Espíritu Santo, fuente de toda fortaleza y poder divino, hoy me dirijo a ti con humildad y confianza, reconociendo mi debilidad y necesidad de tu ayuda en mi vida espiritual. Consciente de que sin ti nada puedo hacer, te pido que me concedas la fortaleza necesaria para perseverar en el camino de la fe, superando cualquier obstáculo o tentación que se interponga en mi camino.
Espíritu Santo, ilumina mi mente para comprender mejor tu palabra y tus enseñanzas, fortaleciendo mi fe y aumentando mi conocimiento de tu amor infinito. Ayúdame a recordar las promesas que has hecho y a confiar plenamente en tu fidelidad, aún en medio de las pruebas y tribulaciones.
Derrama sobre mí tu fuego purificador, que queme todo aquello que me aparta de ti y de tu voluntad. Concede que mi corazón esté lleno de amor, misericordia y compasión hacia los demás, para que pueda ser instrumento de tu paz en medio de un mundo necesitado de esperanza.

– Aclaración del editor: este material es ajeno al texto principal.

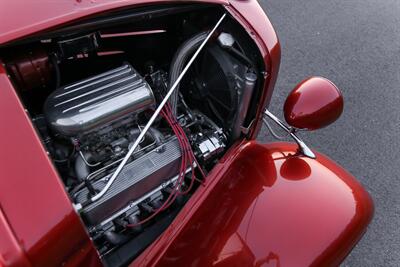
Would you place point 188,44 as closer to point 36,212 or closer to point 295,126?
point 295,126

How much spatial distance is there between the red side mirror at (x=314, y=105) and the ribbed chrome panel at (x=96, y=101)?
67cm

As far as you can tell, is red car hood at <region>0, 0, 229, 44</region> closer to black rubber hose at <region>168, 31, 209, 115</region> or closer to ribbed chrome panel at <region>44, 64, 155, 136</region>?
ribbed chrome panel at <region>44, 64, 155, 136</region>

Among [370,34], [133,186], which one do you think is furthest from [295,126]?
[370,34]

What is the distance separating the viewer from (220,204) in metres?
1.55

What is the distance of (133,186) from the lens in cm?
147

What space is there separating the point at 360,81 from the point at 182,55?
2.25 m

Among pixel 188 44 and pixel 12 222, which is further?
pixel 188 44

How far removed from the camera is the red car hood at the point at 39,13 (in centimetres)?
117

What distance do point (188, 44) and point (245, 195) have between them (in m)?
0.73

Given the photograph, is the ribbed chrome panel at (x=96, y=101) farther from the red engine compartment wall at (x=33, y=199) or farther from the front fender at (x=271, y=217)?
the front fender at (x=271, y=217)

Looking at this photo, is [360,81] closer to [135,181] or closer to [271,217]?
[271,217]

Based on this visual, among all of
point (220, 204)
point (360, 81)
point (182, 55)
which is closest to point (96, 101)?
point (182, 55)

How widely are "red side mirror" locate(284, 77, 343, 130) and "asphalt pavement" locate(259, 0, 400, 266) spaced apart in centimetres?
99

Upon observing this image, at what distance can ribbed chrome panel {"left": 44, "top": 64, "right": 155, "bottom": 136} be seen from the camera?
4.35 feet
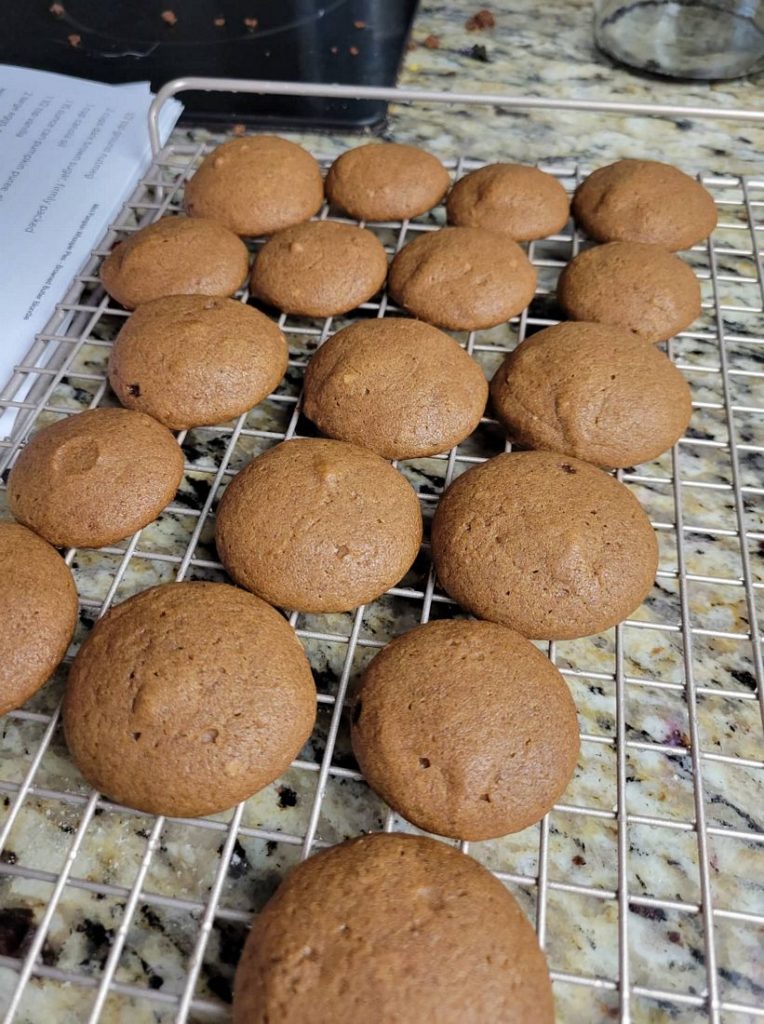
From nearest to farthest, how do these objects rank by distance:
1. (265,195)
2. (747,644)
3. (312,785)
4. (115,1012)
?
1. (115,1012)
2. (312,785)
3. (747,644)
4. (265,195)

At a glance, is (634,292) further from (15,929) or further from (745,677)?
(15,929)

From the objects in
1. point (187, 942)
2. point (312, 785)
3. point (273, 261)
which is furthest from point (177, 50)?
point (187, 942)

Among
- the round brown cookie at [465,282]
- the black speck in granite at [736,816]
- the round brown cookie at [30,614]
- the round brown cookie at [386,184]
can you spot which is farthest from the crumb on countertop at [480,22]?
the black speck in granite at [736,816]

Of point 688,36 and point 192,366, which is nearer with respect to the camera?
point 192,366

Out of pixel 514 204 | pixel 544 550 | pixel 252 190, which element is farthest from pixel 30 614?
pixel 514 204

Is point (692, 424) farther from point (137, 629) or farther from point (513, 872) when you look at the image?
point (137, 629)

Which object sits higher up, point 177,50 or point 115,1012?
point 177,50

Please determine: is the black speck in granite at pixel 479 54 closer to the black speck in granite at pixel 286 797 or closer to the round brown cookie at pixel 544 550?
the round brown cookie at pixel 544 550
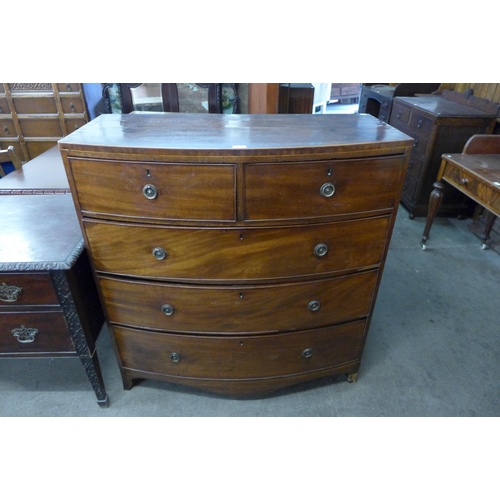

Fortaléceme, Espíritu Santo, para vencer mis propias debilidades y resistir las tentaciones que me alejan de ti. Dame valor para enfrentar los desafíos de la vida con fe y confianza en tu guía constante.
Concede que cada día me abra más a tu acción transformadora en mi vida, permitiendo que tus dones y carismas se manifiesten en mí para el servicio de los demás y la edificación de la Iglesia.
Espíritu Santo, te entrego mi vida por completo y te pido que me llenes con tu fortaleza divina, para que pueda caminar en santidad y ser testigo de tu amor en este mundo. Hazme consciente de tu presencia constante en mí, y permíteme experimentar la alegría y la paz que solo tú puedes dar.
En tu nombre, Espíritu Santo, confío y espero. Amén.